In 2009, shares traded at $4. Today, the stock trades at $20 at writing. That increase in value doesn’t even account for the annual dividend, which typically averages about 4%.
The best news is that this utility stock is just getting started. The company’s capital plan could double the size of the business by 2024. Combined with the dividend income, investors have a chance to grow their investment at above-market rates while reducing their overall risk.
The time is now
Algonquin is a rare utility stock. Its strategy differs from the rest of the industry. Typically, analysts separate utilities into regulated and unregulated operators. Algonquin is both.

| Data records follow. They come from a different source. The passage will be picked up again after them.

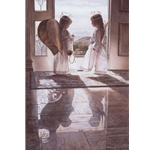 Count Your Blessings - two girls dressed as angels by artist Steve Hanks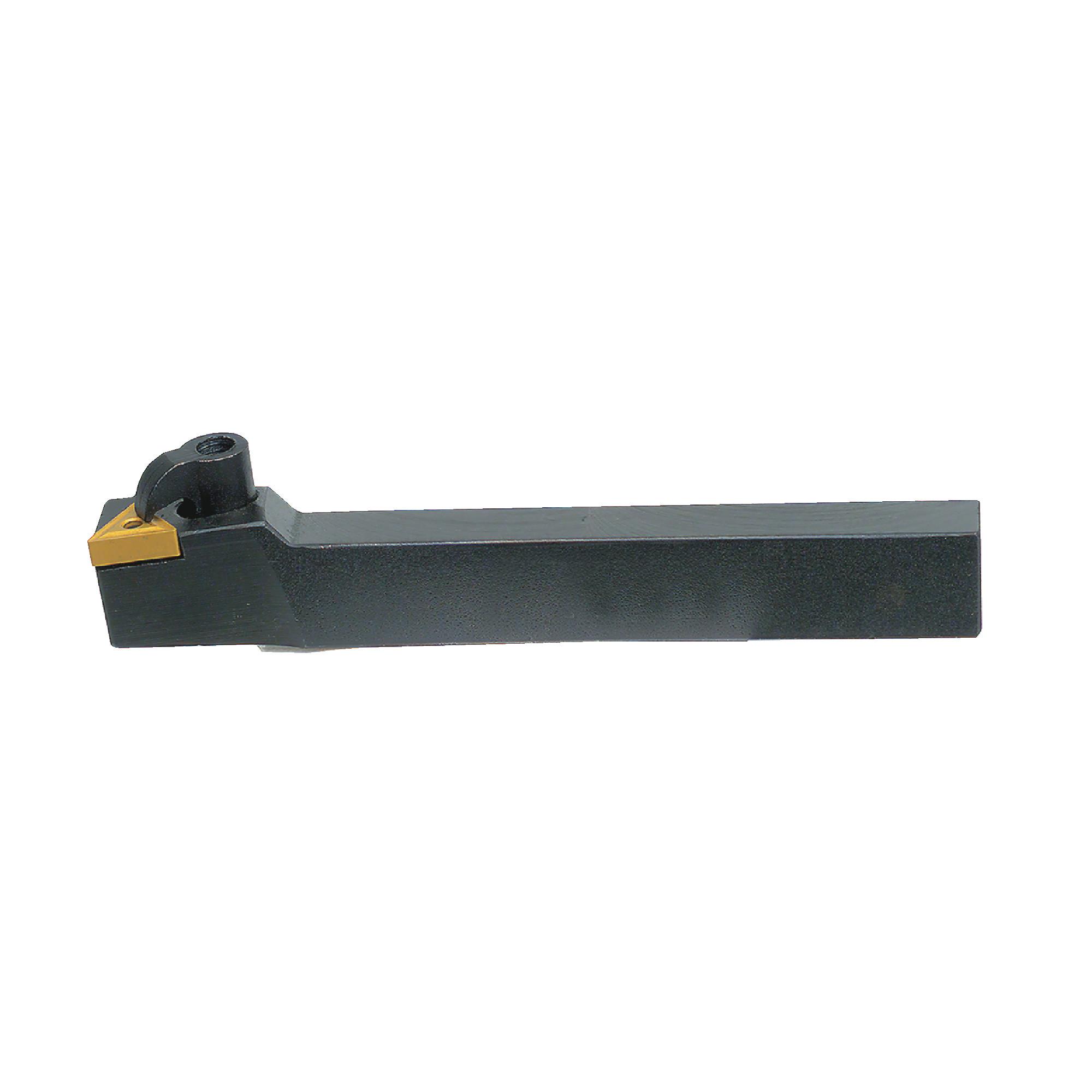 "DORIAN - CTAPR08-2J / 0.500"" Tool Holder for TPG22_  Inserts / Right Hand"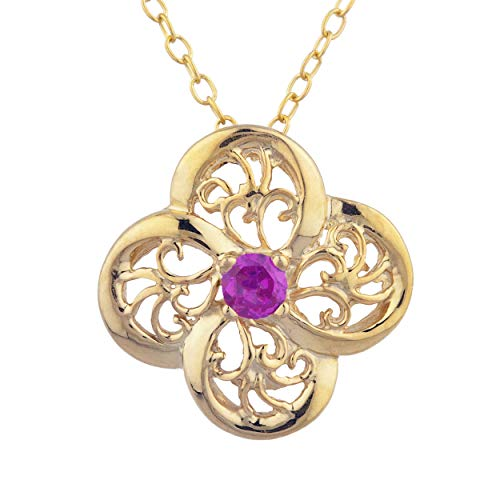 Created Ruby Clover Design Pendant Necklace 14Kt Yellow Gold Rose Gold Silver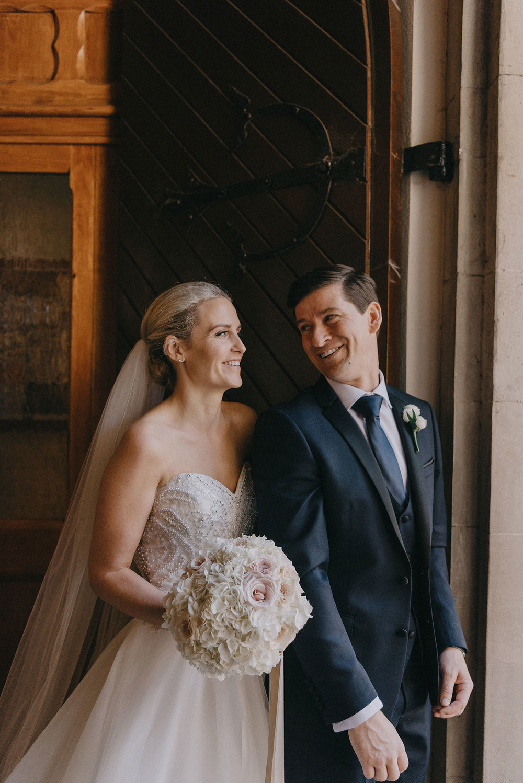 clontarf-castle-wedding-photographer-077.jpg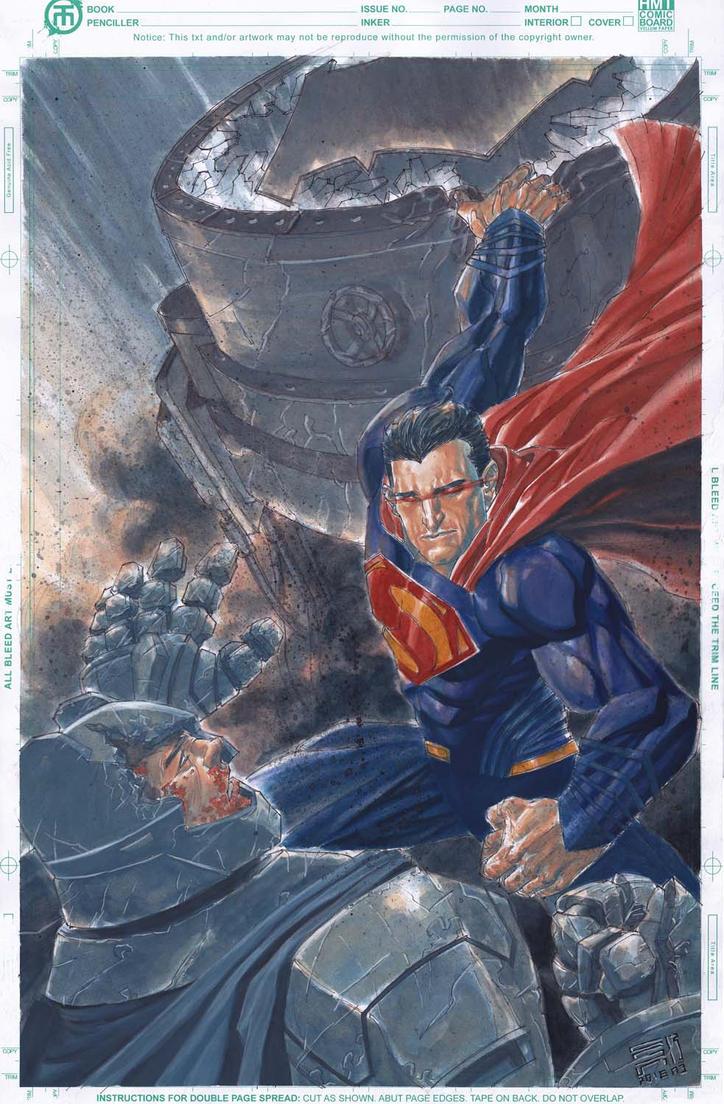 batman vs superman by agussumantri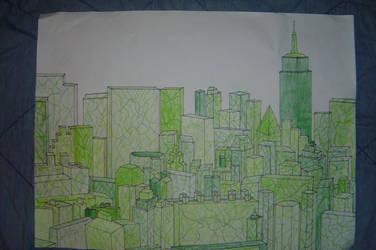 Urban Overgrowth by AlexCFriend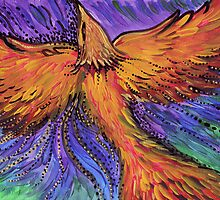 The Fire Bird by Wendy Crouch
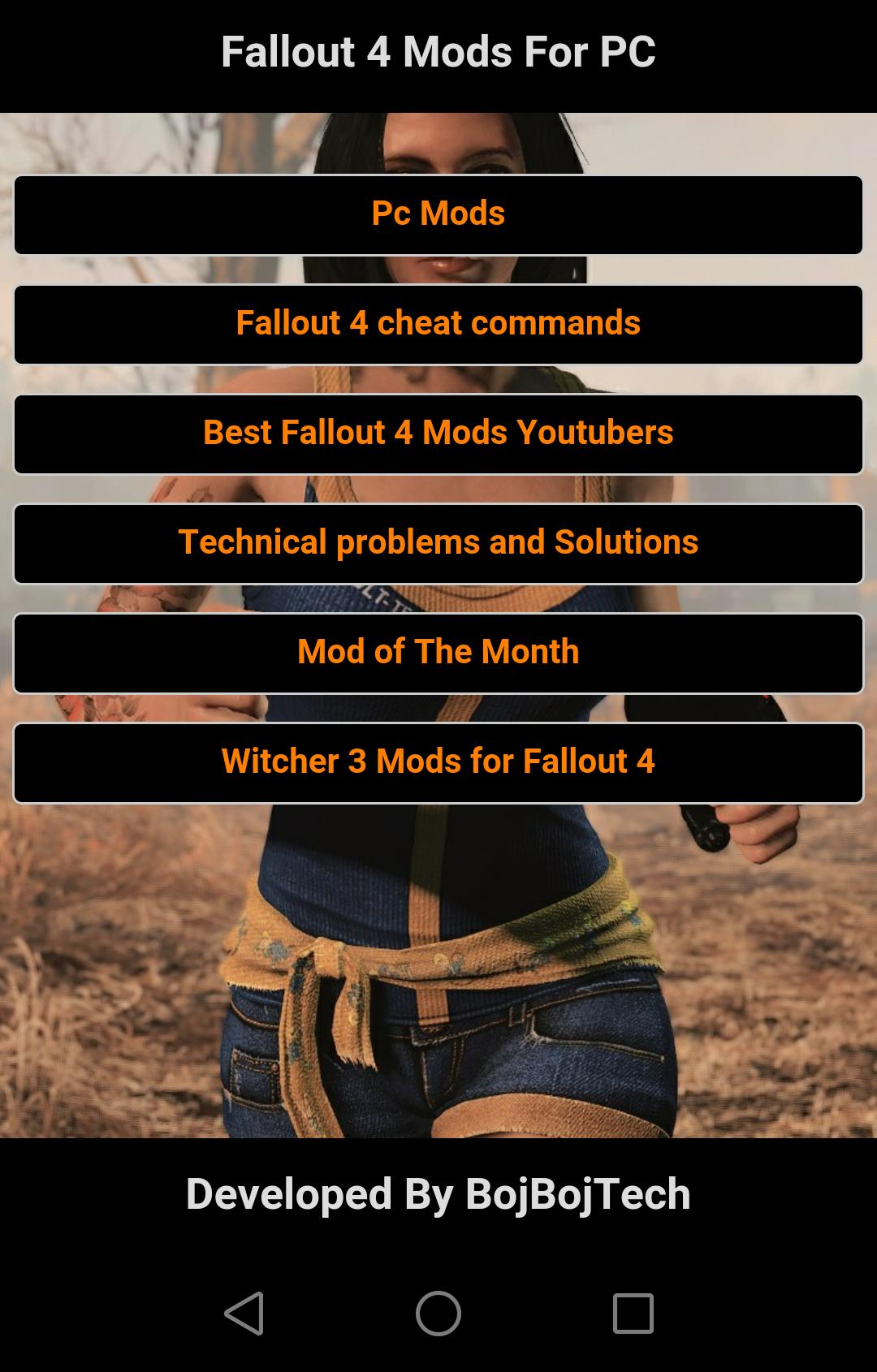 Mods for Fallout 4 Guide for Android - APK Download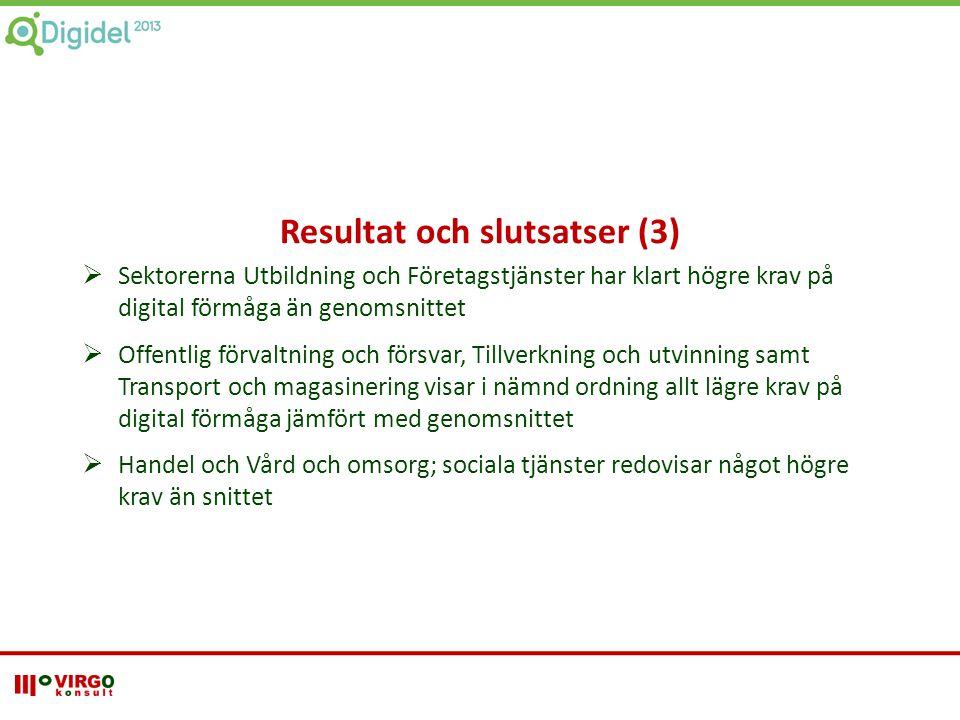Resultat och slutsatser (3)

Rate-regulated utilities usually have a monopoly over their markets. Hydro One, for example, controls 98% of the Ontario market. In exchange for this monopolistic power, these companies accept rate regulations, putting a cap on how much they can charge customers. In addition, these companies receive pricing floors. So their upside is limited, but so is their downside.
Unregulated utilities, sometimes referred to as merchant generators, enjoy no such protection. These companies sell their energy onto the open market, often at prevailing prices. When prices rise, profits follow. When prices fall, losses ensue. There’s higher risk, but also higher reward.
When it comes to utility stocks, Algonquin is the best of both worlds. Roughly two-thirds of its business is fully rate-regulated. This segment provides reliable cash flows to support a 4.5% dividend. The other one-third of the business is unregulated renewable generation assets. This segment has been a proven source of long-term growth.
With Algonquin, investors get the consistency of regulated utilities, plus the growth potential of their unregulated peers.
This utility stock is ready
Many utilities are valued at $50 billion or more. Algonquin is worth just $10 billion. Its diminutive size makes rapid growth more attainable. After all, it’s easier to double in size as a $10 billion company than as a $50 billion business.
Over the next five years, management plans to deploy $9.2 billion in new assets. Around 70% of that will target regulated opportunities, with the remainder focused on unregulated plays. And it’s not like Algonquin’s unregulated segment is incredibly risky, either. These projects get tied to PPAs, which are multi-decade contracts that guarantee the project’s cash flow.
Perhaps most important, this utility stock won’t experience much of an impact from COVID-19, which means that investors gain exposure to growth with limited downside.
“We remain confident in the resiliency of our business model, long-lived assets providing essential services, operating under business provisions which reduced economic volatility,” notes Algonquin’s CEO on a conference call in May.
“This business model has consistently produced stable and growing financial results. And we remain highly confident in our plans to continue delivering strong returns to our shareholders.”
This utility stock quintupled in value over the previous decade. With a growth plan already in place targeting low-risk asset deployments, AQN stock should perform well in the decade to come.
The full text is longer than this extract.